* **SELECTED EXCERPT**:
*-*-*
My Lords, I take it that the noble Lord’s answer implies that the Government intend to pursue continuously their ludicrous economic policy, the effect of which is that the Government engage in cuts, those cuts lower aggregate demand, the tax revenue goes down and some benefits go up so that the budget deficit increases, whereupon they engage in more cuts, and this process goes on until the economy implodes. That is the danger before us. What is required is a change in economic policy that leads to some expansion of the real economy.

My Lords, I do not know whether the noble Lord, Lord Peston, and his noble friend Lord Barnett have been comparing notes, but the noble Lord, Lord Barnett, was quoting the IMF approvingly at me only a minute or two ago. On this point, only a week ago, on 9 October, a senior official of the IMF said that at this stage:

“The policy mix in the UK, which consists of adjusting fiscal policy, reducing deficits, at the same time supporting the economy with a very accommodative monetary policy is the right way to go”.
*-*-*
* **DATA BLOCK**:

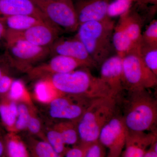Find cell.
*-*-*
* **REQUIREMENTS**:
a) Answer these questions using the exchange on economic policy, one answer per line:
(i) According to the first speaker, what happens to tax revenue when cuts lower aggregate demand?
(ii) On what date did a senior official of the IMF make the quoted statement?
(iii) What kind of monetary policy does the quoted statement say is supporting the economy?
b) Decide whether each statement agrees with the exchange on economic policy, and give yes or no with the deciding words quoted from it:
(i) The first speaker calls for a policy change that leads to some expansion of the real economy.
(ii) Lord Barnett had quoted the IMF disapprovingly.
(iii) The IMF official called the UK policy mix the wrong way to go.

* **ANSWERS FOR THE EXERCISE**:
a)
(i) It goes down.
(ii) 9 October.
(iii) A very accommodative monetary policy.

b)
(i) Yes: "What is required is a change in economic policy that leads to some expansion of the real economy."
(ii) No: "the noble Lord, Lord Barnett, was quoting the IMF approvingly at me only a minute or two ago"
(iii) No: "is the right way to go"